══ GIVEN PASSAGE

Keil Hubert: The Processing Way

In an ideal world, every worker would follow his or her business processes to the letter so that every part of the company operates efficiently. Business Technology’s resident U.S. blogger Keil Hubert suggests that the best-written processes in the world are bloody useless if no one in authority requires workers to follow them.

Navajo Indian herding sheep

How would you respond if your boss’s boss sent you a memo telling you that you, personally, owed the company three-quarters of a million pounds? Would you be shocked? Horrified? That really happened to me once, and all that I felt at the time was exasperated. Here’s how it all came about…

I’d taken over my company’s IT department in early spring. Towards late summer that same year, my team collected up all of the obsolete kit from across the enterprise as part of our normal lifecycle management process. My people set all of the useless gear aside in our department’s private warehouse to be decommissioned and scrapped later. The users that turned in the old kit all got new replacements. Under the arrangement, we’d take care of all of the out-processing of their used stuff. The users loved it because it meant less work for them; we loved it because it meant everything got scrapped correctly, and nothing would (we thought) get lost, stolen, stripped for parts or (worst of all) secretly reintroduced to the network under a false identity. [1]

On this particular year’s end, we wound up collecting about five pallets full of old kit, including obsolete network switches and routers, old rack-mounted servers and stacks of workstations along with the normal compliment of broken CRT monitors and inkjet printers. I didn’t have space to store it all until our normal disposal time came up, and I didn’t have a training budget for my technicians, so I hit on an outlandish plan: I’d sign all of the old gear out to the lads… for a year. Specifically to practice on outside of normal work hours.

I’d discovered a peculiar loophole in the property management regulations that allowed employees to sign for computer equipment on their own recognizance for up to 365 days. The original intent of the policy seemed to have been to put computers in the homes of high-ranking staff members who were too cheap to buy their own. This was back when not everyone had a PC, and no one had a smartphone (because they didn’t exist yet). Nowadays, the concept of a home not having a computer seems like a quaint idea, like riding a horse to school or churning your own butter. Anyway, the rule was legal and it was also worded vaguely enough that my plan was 100 per cent kosher within the law.

Ironically, you couldn’t use the phrase ‘kosher’ with most leaders in that company, since Evangelical Protestants controlled 95% of the leadership positions in the organization. They’d just stare at you angrily and order you to stop using ‘foreign words.’
Ironically, you couldn’t use the phrase ‘kosher’ with most leaders in that company, since Evangelical Protestants controlled 95 per cent of the leadership positions in the organization. They’d just stare at you angrily and order you to stop using ‘foreign words’.

When I announced the idea as a professional development idea, the staff flipped out. Within a week, the entire stack of old kit was properly receipted and gone. That manoeuver bought us enough time to completely gut the IT warehouse and create new space for simultaneous equipment in- and out-processing.

════
══ INFORMATION SUPPLIED

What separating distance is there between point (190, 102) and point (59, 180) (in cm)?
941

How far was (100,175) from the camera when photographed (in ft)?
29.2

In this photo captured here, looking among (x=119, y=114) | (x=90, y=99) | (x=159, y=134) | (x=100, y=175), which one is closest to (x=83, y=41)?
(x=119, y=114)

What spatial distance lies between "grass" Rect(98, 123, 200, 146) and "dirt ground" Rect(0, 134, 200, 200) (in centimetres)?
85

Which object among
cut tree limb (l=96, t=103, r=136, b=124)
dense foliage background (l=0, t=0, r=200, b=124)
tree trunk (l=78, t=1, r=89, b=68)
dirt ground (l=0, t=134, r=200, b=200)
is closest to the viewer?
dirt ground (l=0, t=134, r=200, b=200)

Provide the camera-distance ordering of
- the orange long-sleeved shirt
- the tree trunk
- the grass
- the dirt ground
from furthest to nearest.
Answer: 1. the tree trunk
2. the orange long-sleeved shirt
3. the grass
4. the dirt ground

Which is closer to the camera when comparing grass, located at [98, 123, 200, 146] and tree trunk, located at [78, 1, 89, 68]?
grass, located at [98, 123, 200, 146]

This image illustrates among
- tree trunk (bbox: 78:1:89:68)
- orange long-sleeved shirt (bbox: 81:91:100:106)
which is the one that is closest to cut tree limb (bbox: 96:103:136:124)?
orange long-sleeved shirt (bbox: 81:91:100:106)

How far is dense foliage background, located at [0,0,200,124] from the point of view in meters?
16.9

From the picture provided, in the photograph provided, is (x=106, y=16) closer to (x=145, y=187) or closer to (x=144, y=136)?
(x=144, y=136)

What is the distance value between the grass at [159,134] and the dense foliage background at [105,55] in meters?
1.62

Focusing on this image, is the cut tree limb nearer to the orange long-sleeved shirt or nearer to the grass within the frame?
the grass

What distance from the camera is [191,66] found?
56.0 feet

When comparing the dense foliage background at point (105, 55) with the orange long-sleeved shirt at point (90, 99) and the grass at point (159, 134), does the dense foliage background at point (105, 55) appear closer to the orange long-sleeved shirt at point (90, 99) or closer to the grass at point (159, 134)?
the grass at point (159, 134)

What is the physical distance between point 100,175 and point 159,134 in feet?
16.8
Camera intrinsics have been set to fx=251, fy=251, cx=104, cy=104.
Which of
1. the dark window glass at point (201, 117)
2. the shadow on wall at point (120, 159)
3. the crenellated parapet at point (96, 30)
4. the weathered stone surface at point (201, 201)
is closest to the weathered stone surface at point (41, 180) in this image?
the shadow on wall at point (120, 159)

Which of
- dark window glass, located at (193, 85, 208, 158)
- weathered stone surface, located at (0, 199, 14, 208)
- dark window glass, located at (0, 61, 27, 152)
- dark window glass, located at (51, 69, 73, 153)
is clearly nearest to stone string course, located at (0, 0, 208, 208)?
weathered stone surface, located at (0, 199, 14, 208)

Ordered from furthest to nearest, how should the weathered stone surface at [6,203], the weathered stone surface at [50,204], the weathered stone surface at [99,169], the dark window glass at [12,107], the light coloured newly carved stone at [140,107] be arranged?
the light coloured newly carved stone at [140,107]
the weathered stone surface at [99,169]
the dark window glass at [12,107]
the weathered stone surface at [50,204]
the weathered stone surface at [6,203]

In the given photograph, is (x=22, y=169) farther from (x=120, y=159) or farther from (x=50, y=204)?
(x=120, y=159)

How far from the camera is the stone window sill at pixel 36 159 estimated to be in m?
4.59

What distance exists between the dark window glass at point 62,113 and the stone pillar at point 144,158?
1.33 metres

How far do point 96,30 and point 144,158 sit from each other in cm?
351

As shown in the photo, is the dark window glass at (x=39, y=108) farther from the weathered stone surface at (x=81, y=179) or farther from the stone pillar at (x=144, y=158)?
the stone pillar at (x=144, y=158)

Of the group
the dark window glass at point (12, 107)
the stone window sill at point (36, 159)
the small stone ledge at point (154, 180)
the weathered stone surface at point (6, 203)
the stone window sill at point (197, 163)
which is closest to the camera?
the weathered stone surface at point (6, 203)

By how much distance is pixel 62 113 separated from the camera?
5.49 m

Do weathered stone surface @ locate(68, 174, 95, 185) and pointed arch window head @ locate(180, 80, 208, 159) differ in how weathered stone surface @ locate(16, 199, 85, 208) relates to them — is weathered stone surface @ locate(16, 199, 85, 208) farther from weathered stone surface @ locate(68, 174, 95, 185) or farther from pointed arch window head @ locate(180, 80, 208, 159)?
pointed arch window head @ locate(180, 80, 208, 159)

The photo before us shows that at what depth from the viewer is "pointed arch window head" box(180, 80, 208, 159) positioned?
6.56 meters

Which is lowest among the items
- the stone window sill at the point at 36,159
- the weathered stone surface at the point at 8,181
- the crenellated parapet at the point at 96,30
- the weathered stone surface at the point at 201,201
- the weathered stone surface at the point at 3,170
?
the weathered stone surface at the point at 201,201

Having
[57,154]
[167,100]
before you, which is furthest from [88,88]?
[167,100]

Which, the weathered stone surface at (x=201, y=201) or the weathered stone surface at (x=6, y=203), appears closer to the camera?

════

# CHALLENGE 1
Put everything in the records from the line containing "The photo before" down to the end of the records into a JSON list of strings, one string per line, leaving out blank lines.
# CHALLENGE 2
Write what comes next in the article about business processes and the old IT kit, picking up after its last sentence.

# RESPONSE 1
[
  "The photo before us shows that at what depth from the viewer is \"pointed arch window head\" box(180, 80, 208, 159) positioned?",
  "6.56 meters",
  "Which is lowest among the items",
  "- the stone window sill at the point at 36,159",
  "- the weathered stone surface at the point at 8,181",
  "- the crenellated parapet at the point at 96,30",
  "- the weathered stone surface at the point at 201,201",
  "- the weathered stone surface at the point at 3,170",
  "?",
  "the weathered stone surface at the point at 201,201",
  "Having",
  "[57,154]",
  "[167,100]",
  "before you, which is furthest from [88,88]?",
  "[167,100]",
  "Which, the weathered stone surface at (x=201, y=201) or the weathered stone surface at (x=6, y=203), appears closer to the camera?"
]

# RESPONSE 2
One year later, I put out a call for all of the signed-out kit to be brought back with a warning that anything coming in so much as a minute past the deadline would be charged to whoever’s name was on the receipt. It worked like a charm: the day before the sign-out period ended, we had 100 per cent of the kit accounted for and re-palletized for disposal. The next week, we hauled it all over to the transportation dock for shrink-wrapping and line-haul off to the scrapyard. Mission accomplished!

Except… no. No it wasn’t. We just didn’t know it at the time.

Six months later, my head of lifecycle management brought me a report that showed more than twice as much equipment listed on our books than we actually had deployed. It took some forensic work, but we eventually figured out that 100 per cent of the supposedly disposed-of kit from October had mysteriously reappeared on our official inventory. There wasn’t any supporting paperwork for the transfer back, and we had our receipts on-file from giving the pile over to the transportation lads. I told the LCM fellow to run the deletion order again and to clear it up.

Several members of my lifecycle management team quit their jobs when they couldn’t make the numbers add up. This is not a joke – they really quit.
Several members of my lifecycle management team quit their jobs when they couldn’t make the numbers add up. This is not a joke – they really quit.

Six months after that, we had a recurrence. My lifecycle fellow brought me another cursed inventory roster showing that the entire list of ‘ghost gear’ had been placed back on our roster. I assigned a few lads to run the problem to ground. A week later, a very angry young IT manager came back and told me what had happened:

It seemed that the five pallets of old IT scrap that we’d taken to the transportation office had sat idle on their loading dock for months. The people responsible for having it hauled off had forgotten to submit a request to get rid of it, and then assumed that it would be taken care of by someone else. Months later, a new supervisor noticed the pile and assumed (without checking) that the kit had to be assigned to IT’s inventory because it was in-bound material instead of out-bound. That accounted for the first reappearance.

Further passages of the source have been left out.